From the 1960s onwards, Levi’s memoir found a global readership. Anne Frank’s father Otto had also struggled in the early post-war period to find a publisher for his daughter’s diary. So far, it has sold an estimated 30 million copies.

What became of Alfred Josephs

As for Wolfgang Josephs, as late as August 1946, he was still hoping against hope that he might find his father alive. He received a writing note from the British Red Cross. It informed him with regret that Red Cross officials in Europe had sought lists of survivors and his father’s name was not among them.

Wolfgang anglicised his name to Peter Johnson and settled in England, at a time when few in the Western world would hear the stories of those who had witnessed or survived the Holocaust. He donated his family papers to the Vienna Holocaust Library, which remains a vast repository of evidence for the darkest period in European history.

Now, 80 years later, there are so few survivors left that soon the duty to remember will pass to posterity.
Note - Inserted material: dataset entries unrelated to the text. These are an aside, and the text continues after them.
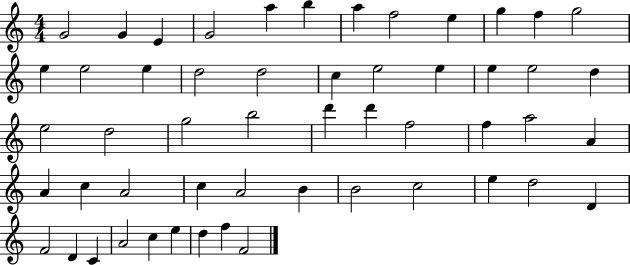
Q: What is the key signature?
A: C major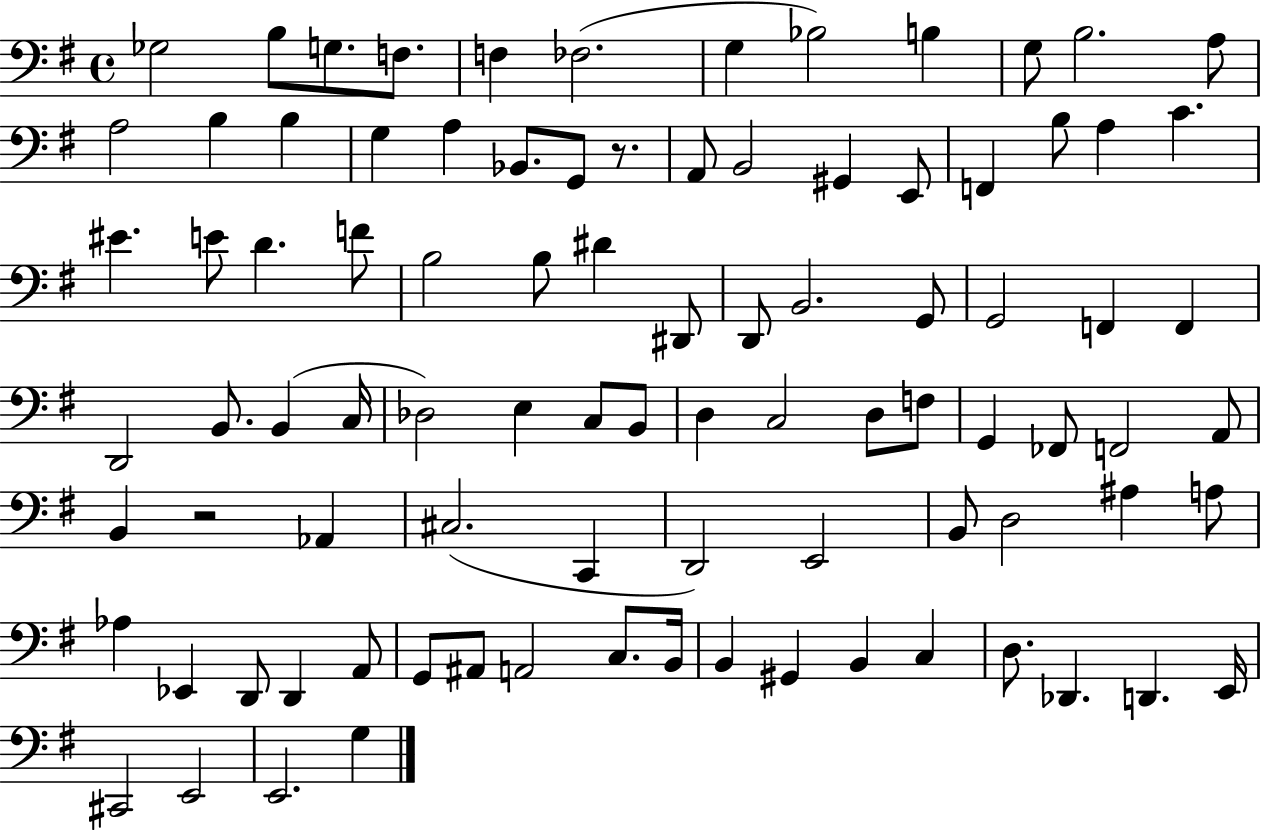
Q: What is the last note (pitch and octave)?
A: G3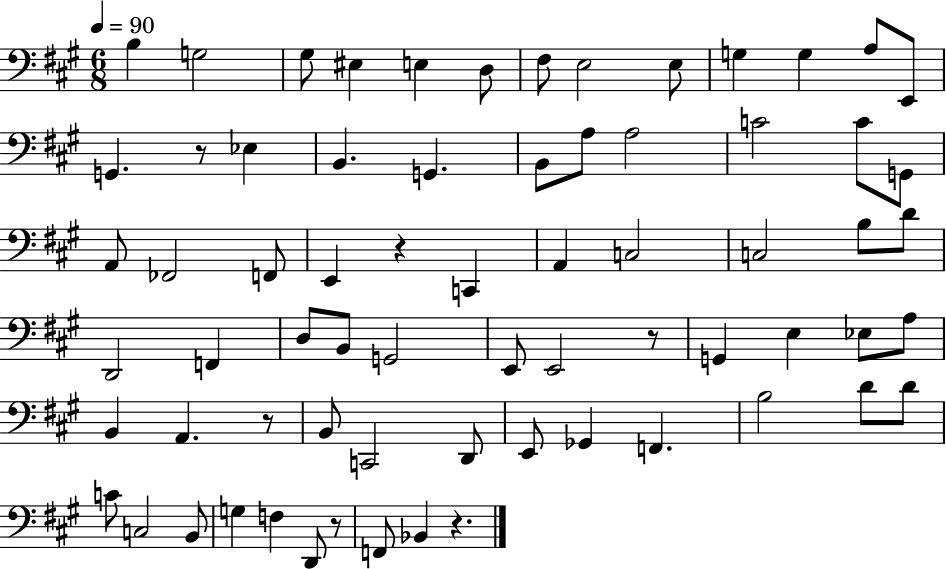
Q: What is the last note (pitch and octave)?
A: Bb2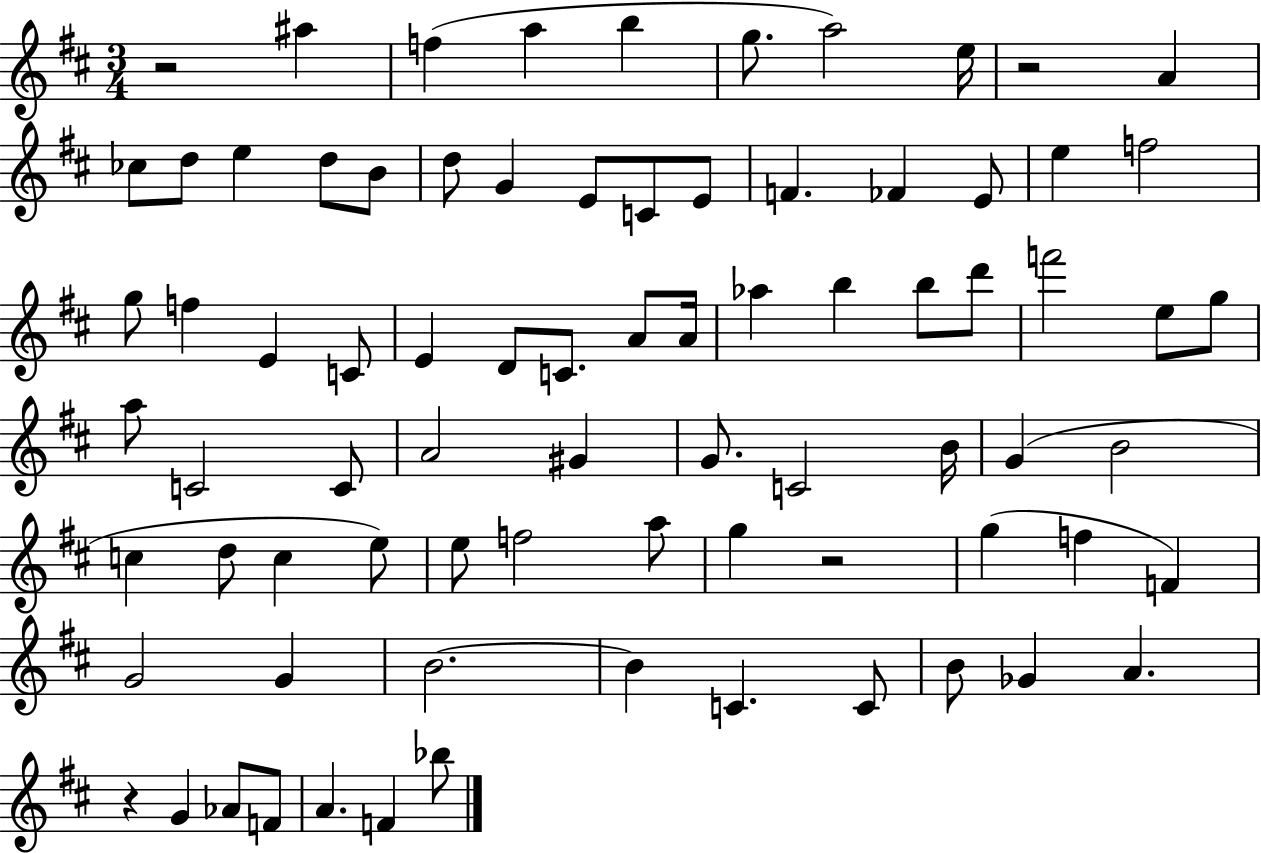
R/h A#5/q F5/q A5/q B5/q G5/e. A5/h E5/s R/h A4/q CES5/e D5/e E5/q D5/e B4/e D5/e G4/q E4/e C4/e E4/e F4/q. FES4/q E4/e E5/q F5/h G5/e F5/q E4/q C4/e E4/q D4/e C4/e. A4/e A4/s Ab5/q B5/q B5/e D6/e F6/h E5/e G5/e A5/e C4/h C4/e A4/h G#4/q G4/e. C4/h B4/s G4/q B4/h C5/q D5/e C5/q E5/e E5/e F5/h A5/e G5/q R/h G5/q F5/q F4/q G4/h G4/q B4/h. B4/q C4/q. C4/e B4/e Gb4/q A4/q. R/q G4/q Ab4/e F4/e A4/q. F4/q Bb5/e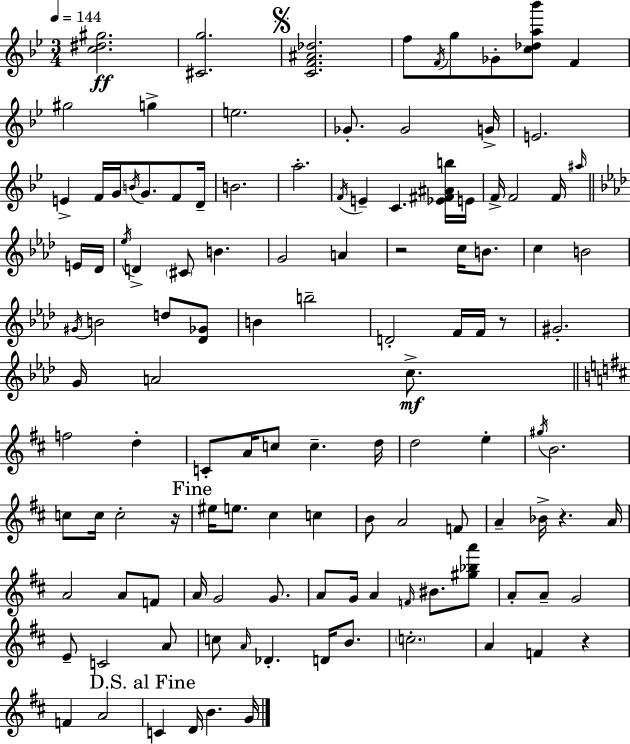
{
  \clef treble
  \numericTimeSignature
  \time 3/4
  \key g \minor
  \tempo 4 = 144
  <c'' dis'' gis''>2.\ff | <cis' g''>2. | \mark \markup { \musicglyph "scripts.segno" } <c' f' ais' des''>2. | f''8 \acciaccatura { f'16 } g''8 ges'8-. <c'' des'' a'' bes'''>8 f'4 | \break gis''2 g''4-> | e''2. | ges'8.-. ges'2 | g'16-> e'2. | \break e'4-> f'16 g'16 \acciaccatura { b'16 } g'8. f'8 | d'16-- b'2. | a''2.-. | \acciaccatura { f'16 } e'4-- c'4. | \break <ees' fis' ais' b''>16 e'16 f'16-> f'2 | f'16 \grace { ais''16 } \bar "||" \break \key f \minor e'16 des'16 \acciaccatura { ees''16 } d'4-> \parenthesize cis'8 b'4. | g'2 a'4 | r2 c''16 | b'8. c''4 b'2 | \break \acciaccatura { gis'16 } b'2 | d''8 <des' ges'>8 b'4 b''2-- | d'2-. | f'16 f'16 r8 gis'2.-. | \break g'16 a'2 | c''8.->\mf \bar "||" \break \key d \major f''2 d''4-. | c'8-. a'16 c''8 c''4.-- d''16 | d''2 e''4-. | \acciaccatura { gis''16 } b'2. | \break c''8 c''16 c''2-. | r16 \mark "Fine" eis''16 e''8. cis''4 c''4 | b'8 a'2 f'8 | a'4-- bes'16-> r4. | \break a'16 a'2 a'8 f'8 | a'16 g'2 g'8. | a'8 g'16 a'4 \grace { f'16 } bis'8. | <gis'' bes'' a'''>8 a'8-. a'8-- g'2 | \break e'8-- c'2 | a'8 c''8 \grace { a'16 } des'4.-. d'16 | b'8. \parenthesize c''2.-. | a'4 f'4 r4 | \break f'4 a'2 | \mark "D.S. al Fine" c'4 d'16 b'4. | g'16 \bar "|."
}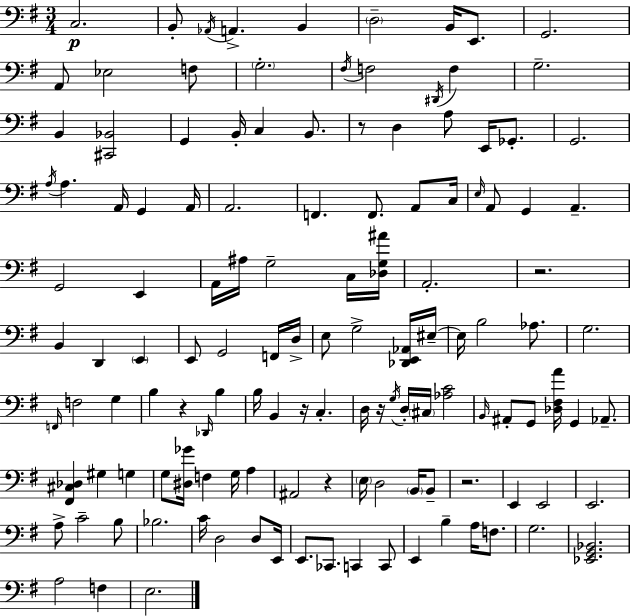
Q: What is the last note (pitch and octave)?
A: E3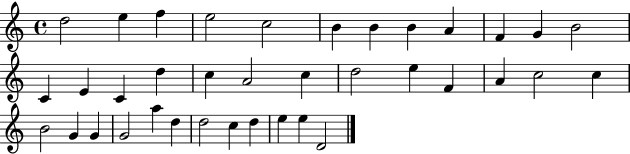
{
  \clef treble
  \time 4/4
  \defaultTimeSignature
  \key c \major
  d''2 e''4 f''4 | e''2 c''2 | b'4 b'4 b'4 a'4 | f'4 g'4 b'2 | \break c'4 e'4 c'4 d''4 | c''4 a'2 c''4 | d''2 e''4 f'4 | a'4 c''2 c''4 | \break b'2 g'4 g'4 | g'2 a''4 d''4 | d''2 c''4 d''4 | e''4 e''4 d'2 | \break \bar "|."
}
“I think it’s even more important to remember that the Holocaust is even more important,” says Dr. Simpson, “because it happened on such a scale and with such an intensity of hatred that (there is still) the need for the broad event in which six million Jews were murdered.” And also there is still a need to fully understand, how to make sense of the perpetrators—and the nature of the moral breakdown that allowed this to take place.

As Primo Levi wrote: “The damage cannot be healed. It stretches through time.”